• _EXTRACTED TEXT_:
○ ○ ○ ○
Abstract
Abstract
Glutamate is the major excitatory neurotransmitter in the mammalian central nervous system
(CNS), and is inactivated by cellular uptake, mostly catalyzed by glutamate (excitatory amino
acid) transporter subtype number 2 (EAAT2). EAAT2 protein is mostly found in astroglia
(>80%), but there is also some in axon terminals (about 10 %). However, glia and nerve
terminals in hippocampal slice preparations accumulate D-aspartate (D-Asp; an EAAT2
substrate) with similar rates when incubated in vitro. This implies that there is an unexplained
mismatch between the distribution of EAAT2 transporter protein and the distribution of
transport activity. The main aim of the present study has been to find out if the
disproportionately high rate of uptake into terminals can be explained by differences in the
relative rates of net uptake and of heteroexchange. To do this, glutamate transporters were
solubilized and reconstituted in artificial cell membranes (liposomes), and the liposomes were
tested for their usefulness as a model: Uptake of external substrate required either internal K+
or internal Na+ and glutamate, and liposomes that were preloaded with glutamate were
sufficiently tight to keep most of the internal glutamate for the duration of the assay. In
agreement with the notion that the uptake is relatively robust to changes in the lipid
environment, addition of polychlorinated biphenyls (PCBs) had no effect, while arachidonic
acid inhibited exchange similar to net uptake. Uptake by K+-loaded liposomes was stimulated
by addition of a K+ ionophore (valinomycin), but the combination of permeant anions and
valinomycin appeared to cause rapid dissipation of driving forces. When the liposomes were
studied in the presence of valinomycin, K+-loaded liposomes performed better than liposomes
preloaded with Na+ and glutamate, suggesting that net uptake is faster; at least at
non-saturating substrate concentrations (< 5 ìM). In conclusion, the findings may imply that
D-Asp uptake into terminals in hippocampal slice preparations is due to net uptake, and that
direct uptake into terminals is more important than currently recognized.
○ ○ ○ ○
• _INFORMATION SHOWN_:
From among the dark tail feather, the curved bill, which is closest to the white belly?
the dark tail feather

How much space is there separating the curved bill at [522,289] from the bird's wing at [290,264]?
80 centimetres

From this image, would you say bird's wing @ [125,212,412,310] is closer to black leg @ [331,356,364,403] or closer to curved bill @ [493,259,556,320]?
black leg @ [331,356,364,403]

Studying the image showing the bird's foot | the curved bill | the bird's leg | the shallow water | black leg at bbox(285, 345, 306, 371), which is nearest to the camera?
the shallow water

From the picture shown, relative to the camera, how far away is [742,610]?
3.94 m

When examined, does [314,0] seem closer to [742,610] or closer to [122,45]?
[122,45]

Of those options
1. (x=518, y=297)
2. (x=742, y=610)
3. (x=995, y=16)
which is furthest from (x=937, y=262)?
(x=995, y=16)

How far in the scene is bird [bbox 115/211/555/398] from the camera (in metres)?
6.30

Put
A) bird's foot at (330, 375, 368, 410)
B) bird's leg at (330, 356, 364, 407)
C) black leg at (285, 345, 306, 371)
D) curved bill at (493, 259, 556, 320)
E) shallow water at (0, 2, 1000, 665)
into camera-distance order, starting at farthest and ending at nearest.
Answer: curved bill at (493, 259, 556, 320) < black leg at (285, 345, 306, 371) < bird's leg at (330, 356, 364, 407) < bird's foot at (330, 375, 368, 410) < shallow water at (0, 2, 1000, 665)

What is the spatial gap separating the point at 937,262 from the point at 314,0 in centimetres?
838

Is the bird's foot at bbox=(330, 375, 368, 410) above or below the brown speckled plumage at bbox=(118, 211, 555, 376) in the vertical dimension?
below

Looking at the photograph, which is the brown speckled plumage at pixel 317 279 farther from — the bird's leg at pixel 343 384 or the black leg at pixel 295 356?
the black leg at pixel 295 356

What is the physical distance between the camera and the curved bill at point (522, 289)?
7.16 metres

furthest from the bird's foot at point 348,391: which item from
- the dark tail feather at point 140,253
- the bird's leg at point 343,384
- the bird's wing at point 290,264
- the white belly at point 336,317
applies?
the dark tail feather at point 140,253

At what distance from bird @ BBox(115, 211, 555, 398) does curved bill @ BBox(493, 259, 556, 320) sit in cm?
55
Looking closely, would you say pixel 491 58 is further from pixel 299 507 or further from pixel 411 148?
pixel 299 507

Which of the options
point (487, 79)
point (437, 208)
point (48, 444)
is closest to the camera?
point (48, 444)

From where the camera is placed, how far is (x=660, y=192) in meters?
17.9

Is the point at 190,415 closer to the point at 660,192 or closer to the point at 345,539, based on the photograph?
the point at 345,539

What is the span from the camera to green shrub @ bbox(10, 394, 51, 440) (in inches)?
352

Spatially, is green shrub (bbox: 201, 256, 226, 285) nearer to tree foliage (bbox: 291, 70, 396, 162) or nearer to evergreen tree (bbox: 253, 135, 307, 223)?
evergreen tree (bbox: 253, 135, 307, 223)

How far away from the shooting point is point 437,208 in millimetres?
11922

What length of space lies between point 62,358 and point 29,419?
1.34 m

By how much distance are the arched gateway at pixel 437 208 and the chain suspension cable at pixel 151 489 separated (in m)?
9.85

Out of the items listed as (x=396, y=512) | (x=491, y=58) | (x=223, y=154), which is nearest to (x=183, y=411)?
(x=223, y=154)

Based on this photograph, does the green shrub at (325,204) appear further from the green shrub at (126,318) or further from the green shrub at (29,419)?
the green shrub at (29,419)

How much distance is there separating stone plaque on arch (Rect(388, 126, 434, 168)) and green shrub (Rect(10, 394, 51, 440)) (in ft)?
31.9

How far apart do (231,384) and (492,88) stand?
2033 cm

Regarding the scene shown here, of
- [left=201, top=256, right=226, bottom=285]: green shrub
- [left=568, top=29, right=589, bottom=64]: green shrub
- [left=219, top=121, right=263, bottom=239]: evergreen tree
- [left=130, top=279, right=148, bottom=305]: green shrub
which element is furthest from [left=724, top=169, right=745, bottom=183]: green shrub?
○ ○ ○ ○
• _TASK DIRECTIONS_:
Using the glutamate transporter abstract, answer these:
1. What share of EAAT2 protein is found in astroglia?
2. What effect did adding PCBs have?
3. What K+ ionophore was added to the K+-loaded liposomes?
The lines after the abstract are separate material and have nothing to do with it.

• _COMPLETED EXERCISE_:
1. More than 80%.
2. None.
3. Valinomycin.